Email (angela@turtle-farm.com) if you want any of these free or ala carte items

 

Farm Update

 

This past week was one of shortages and excesses.  Too much rain stretched over two days, too much time spent in the tomato and raspberry patches so that we didn’t get basil buckets done for you.  The beet harvest was a little short.  Some of you got “gourmet” small beets and the rest got several larger beets.  And last week’s picture primer of the peppers was great for the online newsletters, but pretty much worthless in black and white for the hard copy.  Hopefully those who get hard copies can go online to the website to see how beautiful the peppers really were.  The raspberries are at their peak, and we have had some extra pints.  If you want extra ($5/pt), let me know and we’ll try to distribute them, with priority given to those with money in ala carte.

 

Last year I mentioned the Iowa Food Cooperative that Practical Farmers of Iowa has started.  It is a local food online shopping opportunity for those who want to join.  Orders are online at www.iowafood.org, and deliveries come once a month to Merle Hay Mall for pickup.  It is another way to extend your local food shopping experience through the whole year.  September’s shopping opens on the first of the month.

 

 

Recipes

 

Here’s the much requested brownie recipe that the Brown/Busick family brought to the potluck.
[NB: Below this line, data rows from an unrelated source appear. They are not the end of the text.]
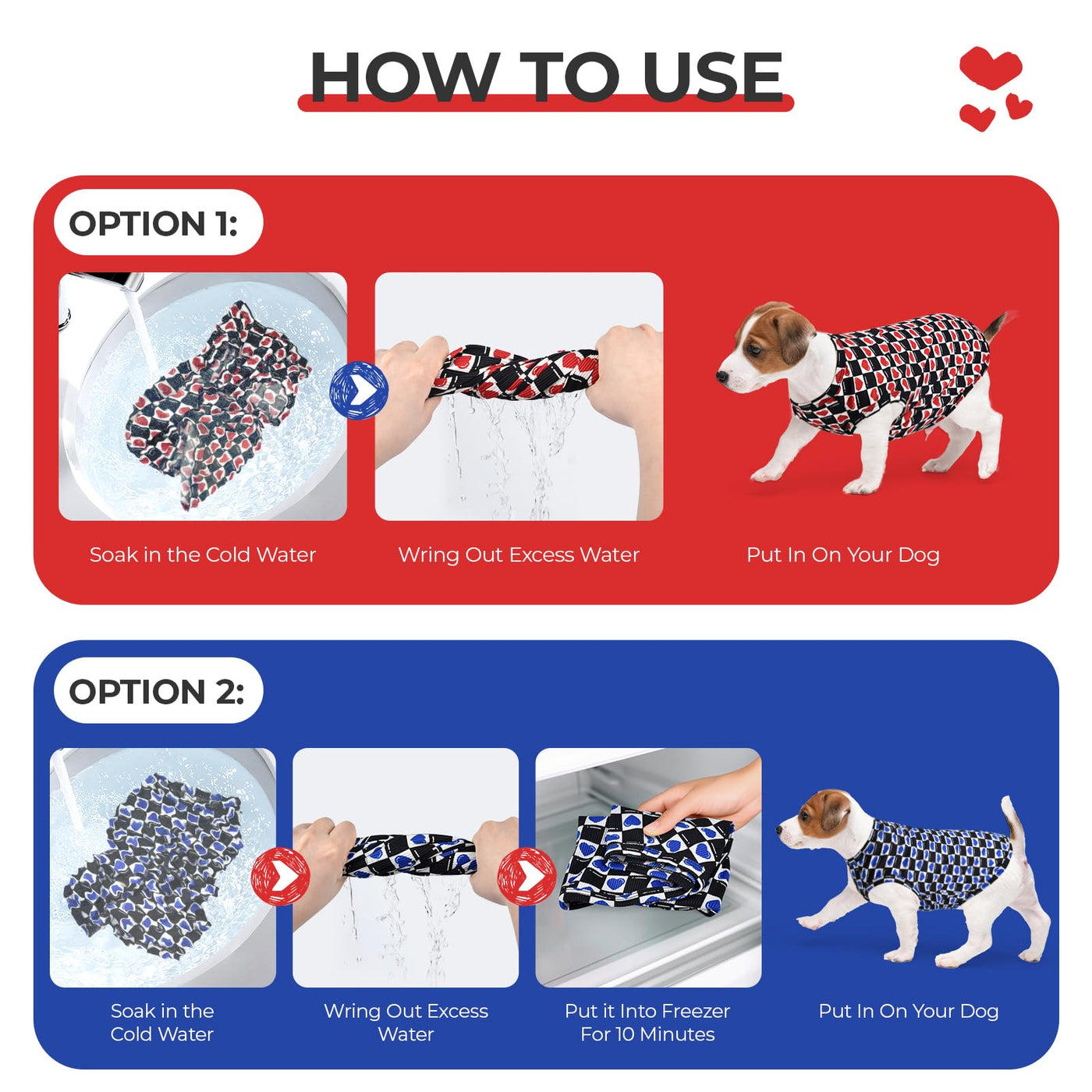 HOW TO USE

OPTION 1:

Soak in the Cold Water

Wring Out Excess Water

Put In On Your Dog

OPTION 2:

Soak in the Cold Water

Wring Out Excess Water

Put it Into Freezer For 10 Minutes

Put In On Your Dog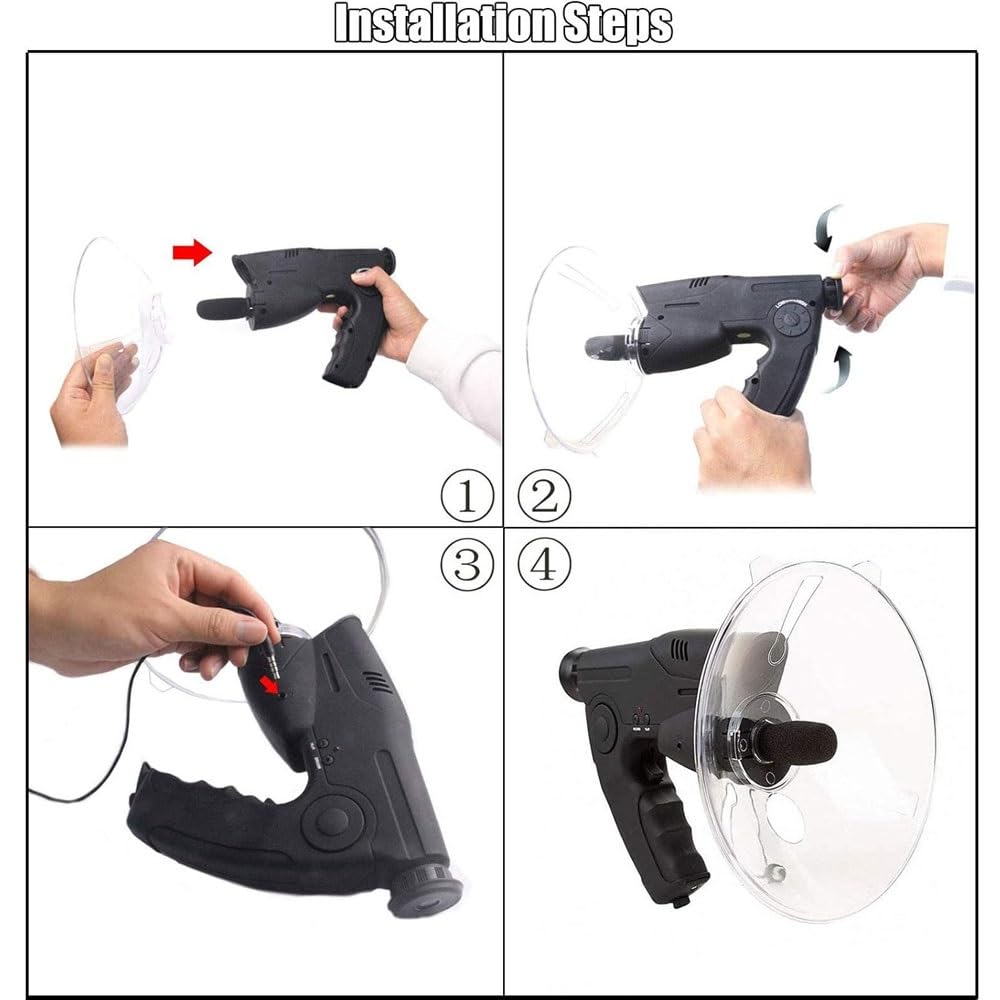 Installation Steps

①

②

③

④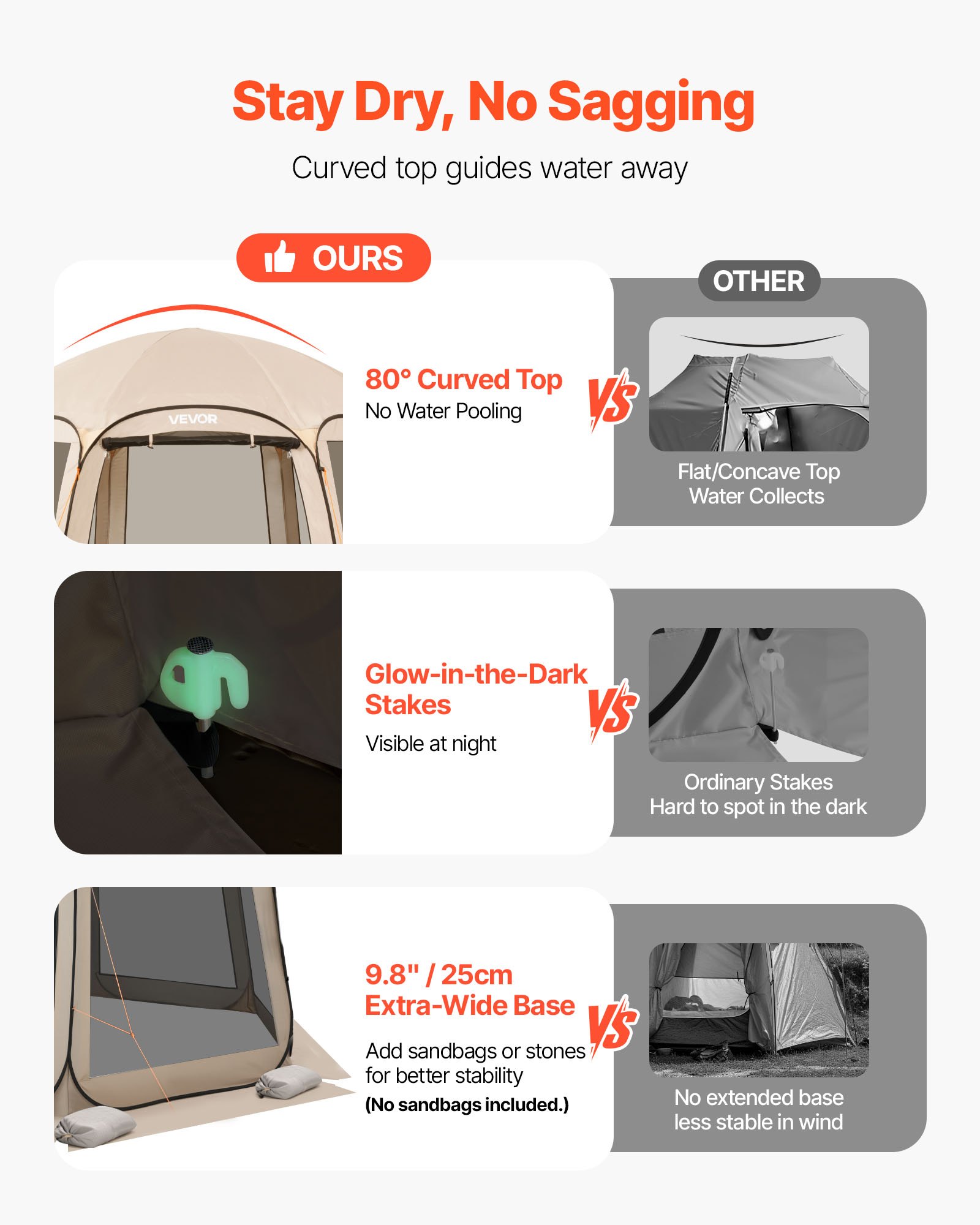 Stay Dry, No Sagging

Curved top guides water away

OURS

OTHER

VEVOR

80° Curved Top
No Water Pooling

VS

Flat/Concave Top
Water Collects

Glow-in-the-Dark Stakes
Visible at night

VS

Ordinary Stakes
Hard to spot in the dark

9.8" / 25cm
Extra-Wide Base

Add sandbags or stones for better stability
(No sandbags included.)

VS

No extended base
less stable in wind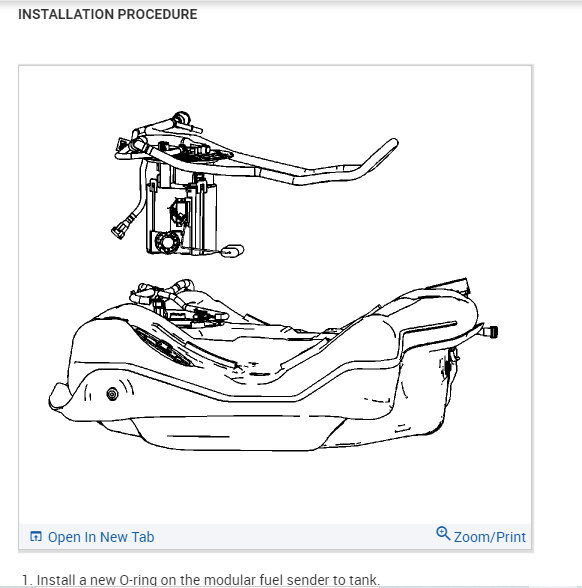 INSTALLATION PROCEDURE

Open In New Tab

Zoom/Print

1. Install a new O-ring on the modular fuel sender to tank.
Also below is the lamb dish that I brought. (The rest of you need to send in your potluck recipes.)  And Karine McLaughlin sends a unique recipe for Swiss chard or kale. 

 

Zucchini Brownies (Betsy Brown)

 2 cups shredded zucchini

1 1/2 cups sugar

1/2 cup veg oil

2 cups flour

1 tsp salt

1 1/2 tsp soda

1/3 cup cocoa

2 tsp vanilla

1/2 cup chopped pecans

 

Mix together by hand.  Bake in greased 9 X 13 pan at 350 degrees for 30-35 minutes.  Frost when cool.  (Frosting:  1 stick butter, 4 tsp cocoa,  5 tsp milk,  1 tsp vanilla,  2 cups powdered sugar (or a little more).  These are good at room temperature, but I like them even better refrigerated.  Enjoy!

 

Lamb with Vegetables and Feta (adapted from Joyce Lock’s recipe on the website)

1 lb ground lamb

1 T. chopped rosemary

2 T. chopped parsley

2 T. olive oil

1 medium onion, sliced

1-2 summer squash, sliced, approximately 3 c.

1-2 peppers, 1 inch dice

1-2 tomatoes, cut up if desired

4 oz. feta cheese

 

Brown the ground lamb in a large skillet (adding some oil if very lean).  Once the pink is gone, add the rosemary and parsley, stirring well for another 2 minutes.  Season with salt and pepper and set off the heat.  In another skillet, heat oil briefly, add onion, summer squash, and peppers.  Sauté until starting to brown, but before vegetables are too soft.  Add tomatoes if using, heat through.  Season to taste with salt and pepper. Pour vegetables over the ground lamb, stirring gently, and adding feta on top to melt over the vegetables.

 

Crispy Swiss Chard


Wash and dry leaves of Swiss Chard
Tear into 2" pieces and place single layer on parchment paper
on large cookie sheets
Spray Olive Oil on top
Sprin
kle Sea Salt on top

Bake @ 350 degrees for 10 minutes.  This is similar to flash-fried spinach I've had at Chinese restaurants and works well with either Swiss Chard or Kale (but not the ribs).